• _REQUEST_
Retype every one of the following rows word for word, keeping each line as it appears.

• _LISTED ENTRIES_
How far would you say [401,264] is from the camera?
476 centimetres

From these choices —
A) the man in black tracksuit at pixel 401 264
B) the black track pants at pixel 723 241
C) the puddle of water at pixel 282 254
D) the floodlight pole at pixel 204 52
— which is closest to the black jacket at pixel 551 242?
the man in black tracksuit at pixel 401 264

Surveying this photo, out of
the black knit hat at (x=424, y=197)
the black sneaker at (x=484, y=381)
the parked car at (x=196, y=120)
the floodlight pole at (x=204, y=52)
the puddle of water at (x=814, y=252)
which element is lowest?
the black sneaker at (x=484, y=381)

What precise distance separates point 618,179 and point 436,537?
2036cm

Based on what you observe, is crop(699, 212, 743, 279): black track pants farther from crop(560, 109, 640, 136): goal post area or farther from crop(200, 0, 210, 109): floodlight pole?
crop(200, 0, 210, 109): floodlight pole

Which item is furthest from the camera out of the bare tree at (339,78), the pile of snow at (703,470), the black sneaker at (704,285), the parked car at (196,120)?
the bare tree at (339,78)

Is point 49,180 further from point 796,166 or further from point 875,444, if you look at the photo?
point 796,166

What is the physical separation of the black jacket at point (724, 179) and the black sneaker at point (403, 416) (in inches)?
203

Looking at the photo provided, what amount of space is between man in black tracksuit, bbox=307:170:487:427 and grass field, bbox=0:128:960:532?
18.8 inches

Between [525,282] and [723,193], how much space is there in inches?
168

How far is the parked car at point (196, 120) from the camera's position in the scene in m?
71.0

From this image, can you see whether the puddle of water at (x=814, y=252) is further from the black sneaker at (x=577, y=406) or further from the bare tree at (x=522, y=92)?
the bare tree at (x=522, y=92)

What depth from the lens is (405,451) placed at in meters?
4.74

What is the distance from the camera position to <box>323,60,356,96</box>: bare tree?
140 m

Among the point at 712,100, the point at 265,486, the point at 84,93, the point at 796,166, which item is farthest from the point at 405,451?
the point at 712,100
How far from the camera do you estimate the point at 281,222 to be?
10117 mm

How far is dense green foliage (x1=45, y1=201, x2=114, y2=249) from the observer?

• _REPLY_
How far would you say [401,264] is from the camera?
476 centimetres

From these choices —
A) the man in black tracksuit at pixel 401 264
B) the black track pants at pixel 723 241
C) the puddle of water at pixel 282 254
D) the floodlight pole at pixel 204 52
— which is closest to the black jacket at pixel 551 242?
the man in black tracksuit at pixel 401 264

Surveying this photo, out of
the black knit hat at (x=424, y=197)
the black sneaker at (x=484, y=381)
the parked car at (x=196, y=120)
the floodlight pole at (x=204, y=52)
the puddle of water at (x=814, y=252)
which element is lowest?
the black sneaker at (x=484, y=381)

What precise distance separates point 618,179 and point 436,537?
2036cm

Based on what you observe, is crop(699, 212, 743, 279): black track pants farther from crop(560, 109, 640, 136): goal post area or farther from crop(200, 0, 210, 109): floodlight pole?
crop(200, 0, 210, 109): floodlight pole

Which item is furthest from the camera out of the bare tree at (339,78), the pile of snow at (703,470), the black sneaker at (704,285), the parked car at (196,120)?
the bare tree at (339,78)

Is point 49,180 further from point 796,166 or further from point 875,444, if you look at the photo?
point 796,166

What is the physical separation of the black jacket at point (724, 179) and the black sneaker at point (403, 416) (in inches)?
203

Looking at the photo provided, what amount of space is between man in black tracksuit, bbox=307:170:487:427 and grass field, bbox=0:128:960:532?
18.8 inches

Between [525,282] and [723,193], how much space is there in inches?
168

How far is the parked car at point (196, 120) from the camera's position in the scene in m?
71.0

From this image, can you see whether the puddle of water at (x=814, y=252) is further from the black sneaker at (x=577, y=406) or further from the bare tree at (x=522, y=92)?
the bare tree at (x=522, y=92)

What depth from the lens is (405,451) placed at in meters?
4.74

What is the distance from the camera position to <box>323,60,356,96</box>: bare tree?
140 m

Among the point at 712,100, the point at 265,486, the point at 84,93, the point at 796,166, which item is farthest from the point at 405,451?
the point at 712,100
How far from the camera do you estimate the point at 281,222 to be?
10117 mm

How far is dense green foliage (x1=45, y1=201, x2=114, y2=249) from the observer?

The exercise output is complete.